--- Begin ---

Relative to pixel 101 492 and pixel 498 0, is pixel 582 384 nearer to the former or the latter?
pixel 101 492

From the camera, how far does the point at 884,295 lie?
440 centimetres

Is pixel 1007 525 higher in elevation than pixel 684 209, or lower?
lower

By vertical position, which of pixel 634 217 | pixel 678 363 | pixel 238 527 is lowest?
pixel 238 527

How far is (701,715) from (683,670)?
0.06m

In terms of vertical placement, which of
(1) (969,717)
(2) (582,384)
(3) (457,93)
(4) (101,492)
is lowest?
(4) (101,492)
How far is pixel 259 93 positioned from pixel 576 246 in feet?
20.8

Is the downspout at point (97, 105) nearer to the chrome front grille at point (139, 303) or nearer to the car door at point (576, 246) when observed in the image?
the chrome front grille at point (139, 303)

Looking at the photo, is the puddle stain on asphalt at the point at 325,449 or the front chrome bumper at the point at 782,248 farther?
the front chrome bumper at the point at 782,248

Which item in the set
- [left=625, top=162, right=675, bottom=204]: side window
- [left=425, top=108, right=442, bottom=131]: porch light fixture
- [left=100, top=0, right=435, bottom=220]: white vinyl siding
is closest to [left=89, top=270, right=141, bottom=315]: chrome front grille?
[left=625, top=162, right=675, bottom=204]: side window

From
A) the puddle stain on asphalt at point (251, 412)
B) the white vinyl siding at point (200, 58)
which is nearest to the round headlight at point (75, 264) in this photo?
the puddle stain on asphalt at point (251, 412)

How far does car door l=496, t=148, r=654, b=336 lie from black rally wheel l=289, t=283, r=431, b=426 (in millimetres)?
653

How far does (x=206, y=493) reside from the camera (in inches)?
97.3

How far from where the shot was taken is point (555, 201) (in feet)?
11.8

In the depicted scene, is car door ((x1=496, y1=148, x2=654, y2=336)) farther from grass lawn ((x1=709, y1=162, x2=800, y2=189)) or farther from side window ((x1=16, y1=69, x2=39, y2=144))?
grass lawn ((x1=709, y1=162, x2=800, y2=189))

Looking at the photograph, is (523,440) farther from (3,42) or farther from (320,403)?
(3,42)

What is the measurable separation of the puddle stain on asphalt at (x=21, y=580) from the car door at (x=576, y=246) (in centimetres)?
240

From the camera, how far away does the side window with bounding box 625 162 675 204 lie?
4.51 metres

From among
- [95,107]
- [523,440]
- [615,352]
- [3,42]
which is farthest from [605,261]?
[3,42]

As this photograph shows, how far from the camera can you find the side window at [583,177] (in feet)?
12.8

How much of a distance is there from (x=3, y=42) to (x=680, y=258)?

--- End ---

» **What the task requires**
Output the complete data exactly as written.

» **The response**
Relative to pixel 101 492 and pixel 498 0, is pixel 582 384 nearer to the former or the latter?
pixel 101 492

From the camera, how far does the point at 884,295 lie?
440 centimetres

Is pixel 1007 525 higher in elevation than pixel 684 209, or lower?
lower

By vertical position, which of pixel 634 217 | pixel 678 363 | pixel 238 527 is lowest?
pixel 238 527

How far is (701,715) from (683,670)?
0.06m

In terms of vertical placement, which of
(1) (969,717)
(2) (582,384)
(3) (457,93)
(4) (101,492)
is lowest?
(4) (101,492)
How far is pixel 259 93 positioned from pixel 576 246 in feet?
20.8

Is the downspout at point (97, 105) nearer to the chrome front grille at point (139, 303) or nearer to the car door at point (576, 246) when observed in the image?
the chrome front grille at point (139, 303)

Looking at the photo, is the puddle stain on asphalt at the point at 325,449 or the front chrome bumper at the point at 782,248 farther?
the front chrome bumper at the point at 782,248

Which item in the set
- [left=625, top=162, right=675, bottom=204]: side window
- [left=425, top=108, right=442, bottom=131]: porch light fixture
- [left=100, top=0, right=435, bottom=220]: white vinyl siding
is closest to [left=89, top=270, right=141, bottom=315]: chrome front grille?
[left=625, top=162, right=675, bottom=204]: side window

From
A) the puddle stain on asphalt at point (251, 412)
B) the white vinyl siding at point (200, 58)
which is nearest to the round headlight at point (75, 264) in this photo?
the puddle stain on asphalt at point (251, 412)

How far does car door l=496, t=148, r=654, b=336 lie from black rally wheel l=289, t=283, r=431, b=426 (in millimetres)?
653

How far does (x=206, y=493) reside from the camera (in inches)?
97.3

How far from where the shot was taken is point (555, 201) (in feet)?
11.8

In the depicted scene, is car door ((x1=496, y1=148, x2=654, y2=336)) farther from grass lawn ((x1=709, y1=162, x2=800, y2=189)) or farther from side window ((x1=16, y1=69, x2=39, y2=144))?
grass lawn ((x1=709, y1=162, x2=800, y2=189))

Looking at the photograph, is (523,440) farther from (3,42) or farther from (320,403)?
(3,42)

What is the measurable separation of the puddle stain on asphalt at (x=21, y=580) from the car door at (x=576, y=246) (in centimetres)?
240

From the camera, how far away does the side window with bounding box 625 162 675 204 lie?
4.51 metres

From among
- [95,107]
- [523,440]
- [615,352]
- [3,42]
which is farthest from [605,261]?
[3,42]

As this photograph shows, how far from the camera can you find the side window at [583,177] (in feet)?
12.8

How much of a distance is there from (x=3, y=42) to (x=680, y=258)?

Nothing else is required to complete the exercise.